Why VirtData?

If it is not real data, then what is the value of it? Virtual data is something that, when you need it, has no substitute.

To explain why, let us consider the trade-offs in some basic simulation and testing challenges and what they mean.

Speed

Challenge: access large amounts of bulk data

Actual Data - depends primarily on speed and efficiency of storage system - limited to size of storage system

Virtual Data - depends on speed of generation functions and CPU - not effectively limited to size of storage

In this case, virtual data is strongly favored for testing systems that need to be faster than the things that they are targeting. This is an essential requirement for any system that must provide high-fidelity results in timing, loading levels, etc. Essentially, load testing is a primary reason for having procedurally generated data. You can not easily get high fidelity results if the testing apparatus is saturated with load as easily as the test target.

Agility

Challenge: modify basic properties of test data

Actual Data - requires recapture of test data, regardless of origin

Virtual Data - has no moving mass, instantly changes according to recipe

The ability to change your data set instantly is also a boon for testing systems. Not only can you modify the conditions of a test by changing out your virtual data set, you can create multiple variations that can elicit interesting contrasts and outcomes, ad-infinitum. The size of a virtual data set is paltry, often smaller than testing logic.

Sophistication

Challenge: create nuanced interplay between data

Actual Data - same design burden as virtual data, but still with moving mass - significant effort is spent on managing bulk of data

Virtual Data - is able to create statistically shaped data without bulk transfer - is able to provide determinism in addition to statistical shaping - is able to simulate superset/subset relationships

Because virtual data is dependent on the generation methods, and generation methods can be chosen themselves to have interesting mathematical relationships, many things are possible that we don’t even consider when raw data is handed to us.

Realism

Challenge: access real data

Real data wins this one, obviously. Virtual data is not strictly real data, but it can be. Read further for why.

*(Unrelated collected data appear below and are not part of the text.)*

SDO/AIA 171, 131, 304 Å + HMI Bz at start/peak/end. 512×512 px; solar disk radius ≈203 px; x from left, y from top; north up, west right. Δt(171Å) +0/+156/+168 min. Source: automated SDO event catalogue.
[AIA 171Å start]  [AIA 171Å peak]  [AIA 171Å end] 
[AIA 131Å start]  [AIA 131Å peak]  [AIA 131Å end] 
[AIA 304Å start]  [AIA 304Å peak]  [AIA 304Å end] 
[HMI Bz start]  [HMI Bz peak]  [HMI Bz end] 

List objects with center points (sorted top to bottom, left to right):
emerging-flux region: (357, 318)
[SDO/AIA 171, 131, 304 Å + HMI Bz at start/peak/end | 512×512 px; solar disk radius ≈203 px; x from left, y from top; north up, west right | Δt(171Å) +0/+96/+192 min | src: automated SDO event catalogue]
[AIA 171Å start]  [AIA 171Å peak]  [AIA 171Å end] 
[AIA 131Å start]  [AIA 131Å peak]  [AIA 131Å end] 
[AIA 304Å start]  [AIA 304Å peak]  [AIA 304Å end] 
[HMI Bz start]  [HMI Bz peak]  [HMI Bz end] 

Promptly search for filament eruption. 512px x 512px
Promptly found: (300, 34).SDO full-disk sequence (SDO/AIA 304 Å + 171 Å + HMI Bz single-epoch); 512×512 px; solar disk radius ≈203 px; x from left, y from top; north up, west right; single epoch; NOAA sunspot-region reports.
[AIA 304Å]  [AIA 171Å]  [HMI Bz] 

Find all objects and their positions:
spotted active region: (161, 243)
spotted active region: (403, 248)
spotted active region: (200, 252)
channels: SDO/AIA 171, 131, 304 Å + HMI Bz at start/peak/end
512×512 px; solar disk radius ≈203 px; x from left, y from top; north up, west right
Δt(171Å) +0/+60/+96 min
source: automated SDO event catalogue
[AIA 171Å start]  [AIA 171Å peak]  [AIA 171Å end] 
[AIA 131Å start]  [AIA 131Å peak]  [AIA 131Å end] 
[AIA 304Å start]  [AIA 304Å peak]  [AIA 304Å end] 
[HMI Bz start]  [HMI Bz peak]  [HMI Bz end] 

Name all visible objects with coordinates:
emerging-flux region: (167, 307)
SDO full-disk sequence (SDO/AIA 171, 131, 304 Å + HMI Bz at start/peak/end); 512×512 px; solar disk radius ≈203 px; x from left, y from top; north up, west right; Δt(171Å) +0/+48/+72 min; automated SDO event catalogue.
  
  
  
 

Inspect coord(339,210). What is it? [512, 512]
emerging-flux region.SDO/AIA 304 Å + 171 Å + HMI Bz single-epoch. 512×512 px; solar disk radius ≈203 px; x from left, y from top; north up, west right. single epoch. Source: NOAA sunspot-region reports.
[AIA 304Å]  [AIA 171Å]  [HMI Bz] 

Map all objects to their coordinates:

Challenge: access realistic data

Virtual data can be as realistic as you need it to be, up to and including being based on samples of real data. If you want to capture a real data set and access it as such through a virtual interface, then the data is, in fact, real data.

Virtual data methods can be used as a sliding scale between accessing real data and just making it all up according to statistical recipes. With a small amount of real data, you can create a very high volume of simulated data. The small sample is almost always easy to fit in memory, keeping the data generators fast. Still, the data generated can be extrapolated to data set sizes that can be useful for testing even the largest systems.

For accessing realistic data, why not both? If you have an example data set, nothing prevents you from using it as raw data through the virtual data interface. Doing so gives you useful choices for tackling some of the challenges above.

Distribution

Challenge: partition a dataset for distributed testing

Real Data - Requires a bulk processing step to do any reconfiguration or (re)partitioning

Virtual Data - Subset groupings of virtual data are easily described by common recipes.

When you need to be able to identify or control, or vary how data is distributed in a testing scenario, there is no comparison.

Specificity

Challenge: canonically identify detailed test data parameters

Real Data - In order to canonically capture and represent the testing parameters with a real bulk dataset, you have to have and retain the whole dataset.

Virtual Data - Virtual data can be described concisely and completely in a recipe. Whether you are needing book end scenarios that identify corner cases, or more normal data, the recipes are compact. For data that is based on real samples, you get to pick how much is too much.

In Summary

It is possible to have realistic samples, statistical shaping, high throughput, immediately adaptivity, and repeatability at the same time.

The examples above are only the tip of the iceberg in terms of what is possible. Virtual DataSet aims to make it easier to explore and use new dataset simulation methods.